*AUFGABENSTELLUNG*
Geben Sie die Meldung über die neuen Kapitalregeln der US-Notenbank vollständig und Wort für Wort aus.

*UNTERSUCHTER TEXT*
☆ ☆ ☆
April 11, 2018 / 5:34 AM / 8 months ago

US-Notenbank schlägt neue Kapitalregeln vor

A security guard walks in front of an image of the Federal Reserve following the two-day Federal Open Market Committee (FOMC) policy meeting in Washington, DC, U.S. on March 16, 2016. REUTERS/Kevin Lamarque/File Photo

Washington (Reuters) - Rund zehn Jahre nach dem Höhepunkt der Finanzkrise hat die US-Notenbank Federal Reserve (Fed) neue Kapitalregeln vorgeschlagen.

Danach sollen einige der großen Banken ihre Reserven verringern dürfen, wie die Fed am Dienstag mitteilte. Den größten Geldhäusern soll eine solche Erleichterung jedoch verwehrt bleiben. Für die Behörden dürfte es nun leichter werden, die Entwicklung der Finanzinstitute zu überwachen, sagte der Fed-Bankenaufseher Randal Quarles. Die Maßnahmen seien am effektivsten, wenn sie so einfach und transparent wie möglich strukturiert seien. Die 30 global systemrelevanten Banken müssten vermutlich ihr Kapitalpolster leicht erhöhen.

Banken und andere Interessenvertreter haben nun 60 Tage Zeit, den Vorschlag zu kommentieren, der wahrscheinlich im kommenden Jahr in Kraft tritt. Der neue Kapitalstandard solle als “Stress-Kapital-Puffer” bezeichnet werden und mit der jährlichen Prüfung der Banken (Stresstest) einhergehen.
☆ ☆ ☆
*DATENAUSZUG*
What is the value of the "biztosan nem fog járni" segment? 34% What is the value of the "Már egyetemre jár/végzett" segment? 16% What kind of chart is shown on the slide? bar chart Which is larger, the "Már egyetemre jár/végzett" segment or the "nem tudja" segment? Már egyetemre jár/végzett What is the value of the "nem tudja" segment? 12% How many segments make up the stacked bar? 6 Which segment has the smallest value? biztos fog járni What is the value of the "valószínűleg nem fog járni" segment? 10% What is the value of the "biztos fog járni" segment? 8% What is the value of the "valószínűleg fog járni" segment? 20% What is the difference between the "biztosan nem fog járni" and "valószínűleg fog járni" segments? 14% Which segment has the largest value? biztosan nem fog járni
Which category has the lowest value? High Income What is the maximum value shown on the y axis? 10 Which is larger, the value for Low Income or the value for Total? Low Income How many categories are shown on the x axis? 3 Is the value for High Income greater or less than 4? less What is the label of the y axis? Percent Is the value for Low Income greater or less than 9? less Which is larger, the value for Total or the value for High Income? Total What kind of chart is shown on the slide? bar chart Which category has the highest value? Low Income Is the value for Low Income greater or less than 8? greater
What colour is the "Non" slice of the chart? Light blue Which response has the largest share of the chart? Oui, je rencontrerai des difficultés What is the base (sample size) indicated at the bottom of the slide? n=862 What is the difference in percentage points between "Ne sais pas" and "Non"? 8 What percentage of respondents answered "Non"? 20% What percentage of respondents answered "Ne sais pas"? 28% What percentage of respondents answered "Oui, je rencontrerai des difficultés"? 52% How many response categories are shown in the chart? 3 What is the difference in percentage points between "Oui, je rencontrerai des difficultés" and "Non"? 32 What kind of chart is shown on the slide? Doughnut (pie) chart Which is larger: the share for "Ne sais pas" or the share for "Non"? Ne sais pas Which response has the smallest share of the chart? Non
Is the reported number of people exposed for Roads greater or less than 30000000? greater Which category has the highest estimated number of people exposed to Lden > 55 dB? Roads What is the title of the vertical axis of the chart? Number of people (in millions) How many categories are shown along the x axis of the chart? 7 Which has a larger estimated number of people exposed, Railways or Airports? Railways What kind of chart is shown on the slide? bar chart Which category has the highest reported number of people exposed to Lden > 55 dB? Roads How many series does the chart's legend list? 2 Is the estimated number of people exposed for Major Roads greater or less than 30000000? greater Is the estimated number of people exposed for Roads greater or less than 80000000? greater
☆ ☆ ☆
*LÖSUNG*
April 11, 2018 / 5:34 AM / 8 months ago

US-Notenbank schlägt neue Kapitalregeln vor

A security guard walks in front of an image of the Federal Reserve following the two-day Federal Open Market Committee (FOMC) policy meeting in Washington, DC, U.S. on March 16, 2016. REUTERS/Kevin Lamarque/File Photo

Washington (Reuters) - Rund zehn Jahre nach dem Höhepunkt der Finanzkrise hat die US-Notenbank Federal Reserve (Fed) neue Kapitalregeln vorgeschlagen.

Danach sollen einige der großen Banken ihre Reserven verringern dürfen, wie die Fed am Dienstag mitteilte. Den größten Geldhäusern soll eine solche Erleichterung jedoch verwehrt bleiben. Für die Behörden dürfte es nun leichter werden, die Entwicklung der Finanzinstitute zu überwachen, sagte der Fed-Bankenaufseher Randal Quarles. Die Maßnahmen seien am effektivsten, wenn sie so einfach und transparent wie möglich strukturiert seien. Die 30 global systemrelevanten Banken müssten vermutlich ihr Kapitalpolster leicht erhöhen.

Banken und andere Interessenvertreter haben nun 60 Tage Zeit, den Vorschlag zu kommentieren, der wahrscheinlich im kommenden Jahr in Kraft tritt. Der neue Kapitalstandard solle als “Stress-Kapital-Puffer” bezeichnet werden und mit der jährlichen Prüfung der Banken (Stresstest) einhergehen.